In the European context, it's also important that Browse.sh is open-source and transparent — skills are readable by both humans and machines, which facilitates auditability in compliance with the EU AI Act. Czech startups and development teams building AI solutions for the European market can thus integrate Browse.sh without concerns about regulatory complications.

Browserbase, the parent company behind Browse.sh, is an American startup from San Francisco. In addition to Browse.sh, it operates a cloud platform for browser automation that includes session management, automatic CAPTCHA solving, residential proxies, and other tools for reliable web browsing. Their customers include companies like Ramp, Lovable, Poke, and Reducto.

What this means for the future of AI agents

Browse.sh arrives at a time when agentic AI is going mainstream. As Kyle Jeong astutely notes: "The bottleneck for browser agents was never intelligence. It was amnesia." Even if we had a perfect model that flawlessly understands every web page, it would still have to discover each page anew — unless it had somewhere to store what it learned.

Browse.sh solves this problem elegantly: memory that compounds. Each new skill enriches the catalog, each new user brings more websites, and each subsequent agent run is cheaper than the previous one. At a time when companies count every dollar in tokens (and prices of models like GPT-5.5 or Claude Opus 4.7 are certainly not falling), this is a competitive advantage that cannot be ignored.

Is Browse.sh suitable for beginners just starting with AI agents?

Yes, Browse.sh is designed to be accessible even to developers without deep knowledge of browser automation. Simply install the CLI via npm, pick a skill from the catalog, and your agent can use it immediately. Skills are written in a clear Markdown format, so both machines and humans can understand them — you can study them and optionally customize them to your needs.
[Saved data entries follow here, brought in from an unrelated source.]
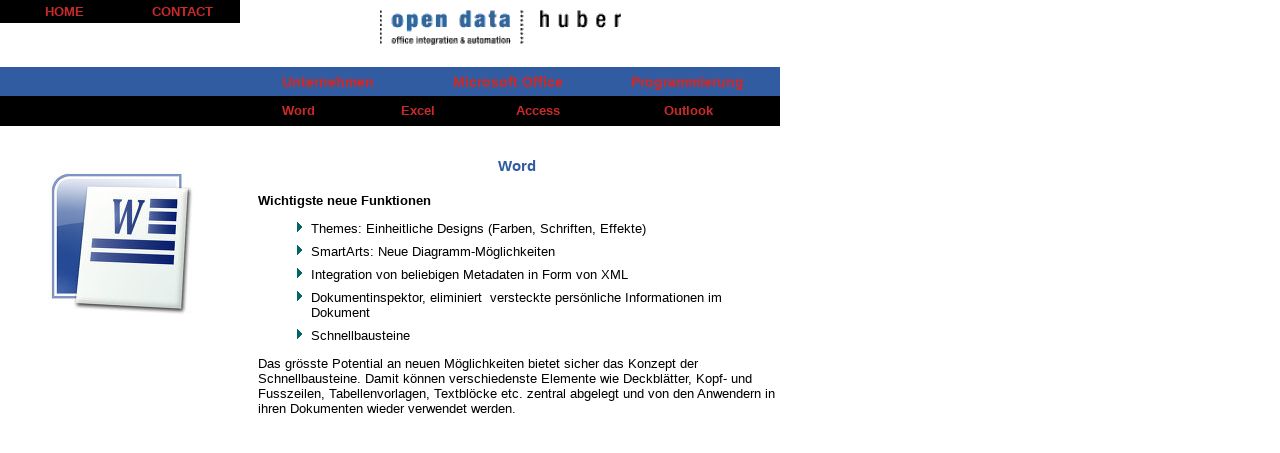

--- FILE ---
content_type: text/html; charset=utf-8
request_url: http://o-d-h.ch/Microsoft-Office/Applikationen/Word-2007.aspx
body_size: 3955
content:
<!DOCTYPE html PUBLIC "-//W3C//DTD XHTML 1.0 Transitional//EN" "http://www.w3.org/TR/xhtml1/DTD/xhtml1-transitional.dtd">

<html dir="ltr" xmlns="http://www.w3.org/1999/xhtml">

<head><meta http-equiv="Content-Type" content="text/html; charset=utf-8" /><title>
	Word 2007
</title>
<style type="text/css">
.style1 {
	color: #000000;
}
</style>
<link rel="stylesheet" type="text/css" href="../../odh.css" /></head>

<body>

<form method="post" action="./Word-2007.aspx" id="form1" style="height: 375px; font-family: Arial, Helvetica, Sans-Serif; left: 0px;width : 780px; position: absolute; z-index: auto; top: 0px;">
<div class="aspNetHidden">
<input type="hidden" name="__VIEWSTATE" id="__VIEWSTATE" value="/wEPDwUKMTY1NDU2MTA1MmRkAwD+xFuxbFCr1fYQJfkSkYI85JBsRgkEJWqrdkRZasE=" />
</div>

<div class="aspNetHidden">

	<input type="hidden" name="__VIEWSTATEGENERATOR" id="__VIEWSTATEGENERATOR" value="BBF507EE" />
</div>
	
	<div style="position: absolute; width: 100px; height: 26px; z-index: 1; left: 534px; top: 10px" id="EbeneLogo">
		<img alt="Open Data huber Logo" src="../../images/huber_logo_gif.gif" width="254" height="35" style="float: right" />
	</div>

	
	
	


	<table style="width: 240px; height: 22px" class="TabSchwarz">
		<tr>
			<td style="width: 120px"><a href="../../default.aspx">HOME</a></td>
			<td ><a href="mailto:info@o-d-h.ch">CONTACT</a></td>
		</tr>
	</table>
		<div style="position: absolute; width: 775px; height: 16px; z-index: 2; left: 0px; top: 67px" id="EbeneMenü1">
		<table style="width: 780px; height: 30px;" class="TabBlau">
			<tr>
				<td style="width: 120px" >&nbsp;</td>
				<td style="width: 120px" >&nbsp;</td>
				<td style="width: 180px" ><a href="../../Unternehmen/Firma.aspx">Unternehmen</a></td>
				<td style="width: 180px" ><a href="../Microsoft-Office.aspx">Microsoft Office</a></td>
				<td style="width: 180px">
				<a href="../../Programmierung/Office-Programmierung.aspx">Programmierung</a></td>
			</tr>
		</table>
				
	</div>
	<div style="position: absolute; width: 780px; height: 30px; z-index: 3; left: 0px; top: 96px" id="EbeneMenü2">
		<table style="width: 100%; height: 30px;" class="TabSchwarz">
			<tr>
				<td style="width: 217px">&nbsp;</td>
				<td style="width: 108px"><a href="Word-2007.aspx">Word</a></td>
				<td style="width: 108px"><a href="Excel-2007.aspx">Excel</a></td>
				<td style="width: 108px"><a href="Access-2007.aspx">Access</a></td>
				<td style="width: 163px"><a href="Outlook-2007.aspx">Outlook</a></td>
			</tr>
		</table>
	</div>
	<div style="position: absolute; width: 240px; height: 320px; z-index: 4; left: 3px; top: 156px" id="EbeneBild">
		

		<p style="text-align: center">
		<img alt="Word 2007" src="Images/Word2007.jpg" width="150" height="147" /></p>
		

	</div>
	<div style="position: absolute; width: 518px; height: 320px; z-index: 5; left: 258px; top: 157px" id="EbeneInhalt">
		

		<h1 class="Ueberschrift">Word</h1>
		
	<p><strong>Wichtigste neue Funktionen</strong></p>
			<ul>
				<li class="Aufzaehlung">Themes: Einheitliche Designs (Farben, Schriften, Effekte)
				</li>
				<li class="Aufzaehlung">SmartArts: Neue Diagramm-Möglichkeiten</li>
				<li class="Aufzaehlung">Integration von beliebigen Metadaten in Form von XML</li>
				<li class="Aufzaehlung">Dokumentinspektor, eliminiert&nbsp; 
				versteckte persönliche Informationen im Dokument</li>
				<li class="Aufzaehlung">Schnellbausteine</li>
		</ul>
			<p>Das grösste Potential an neuen Möglichkeiten bietet sicher das 
			Konzept der Schnellbausteine. Damit können verschiedenste Elemente 
			wie Deckblätter, Kopf- und Fusszeilen, Tabellenvorlagen, Textblöcke 
			etc. zentral abgelegt und von den Anwendern in ihren Dokumenten 
			wieder verwendet werden.</p>
		<p>&nbsp;</p>
		<p>&nbsp;</p>
		<p>&nbsp;</p>


	</div>
	
</form>

</body>

</html>


--- FILE ---
content_type: text/css
request_url: http://o-d-h.ch/odh.css
body_size: 1122
content:
?p
{
	margin-bottom: 6px;	
	margin-top: 0;
}
body
{
	font-family:Arial, Helvetica, sans-serif;
	font-size: 0.8em;
}

 
ul{
	
	margin-left:10pt;
}
a:active 
{
	color:#315CA1; text-decoration: none
}
a:visited
{
	color:#FFFFFF; text-decoration: none
}
a:link
{
	color:#cb2a2a; text-decoration: none 
}
.Sitemap {
	color: #315CA1;
}
.Aufzaehlung
{
	text-indent: 0px;
	text-align: left;
	margin-left: 0pt;
	margin-Top: 6pt;
	list-style-image: url('images/Pfeil.gif');
	padding-left: 0pt;
}
.TabSchwarz {
	border: 1px solid #000000;
	background-color: #000000;
	color: #FFFFFF;
	text-align: center;
	font-weight: bold;
	vertical-align: middle;
	margin-bottom: opx;	
	margin-top: 0;

}
.Ueberschrift {
	font-family: Arial, Helvetica, Sans-Serif;
	font-size: 1.2em;
	font-weight: bold;
	margin-top: 0;
	margin-bottom: 18px;
	color: #315CA1;
	text-align: center;
}
.TabBlau {
	color: #FFFFFF;
	text-align: center;
	background-color: #315CA1;
	border: 1px solid #315CA1;
	font-size: 1.1em;
	font-weight: bold;
	vertical-align: middle;

}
How does Browse.sh handle situations when the target website changes its structure?

If a website changes its layout or API, an existing skill may stop working reliably. In that case, simply enter the same domain and task on browse.sh again — the Autobrowse system will run a new iteration against the current version of the site, find a new optimal path, and generate an updated skill. This is then published to the catalog for all users.

Can I use Browse.sh for websites in Czech or for Czech e-shops?

Browse.sh has no language limitations — skills can be created for any website regardless of language. If the catalog lacks a skill for a Czech e-shop or service, you can have it generated via Autobrowse by entering the domain and task description. The new skill becomes part of the open catalog and will be available to everyone.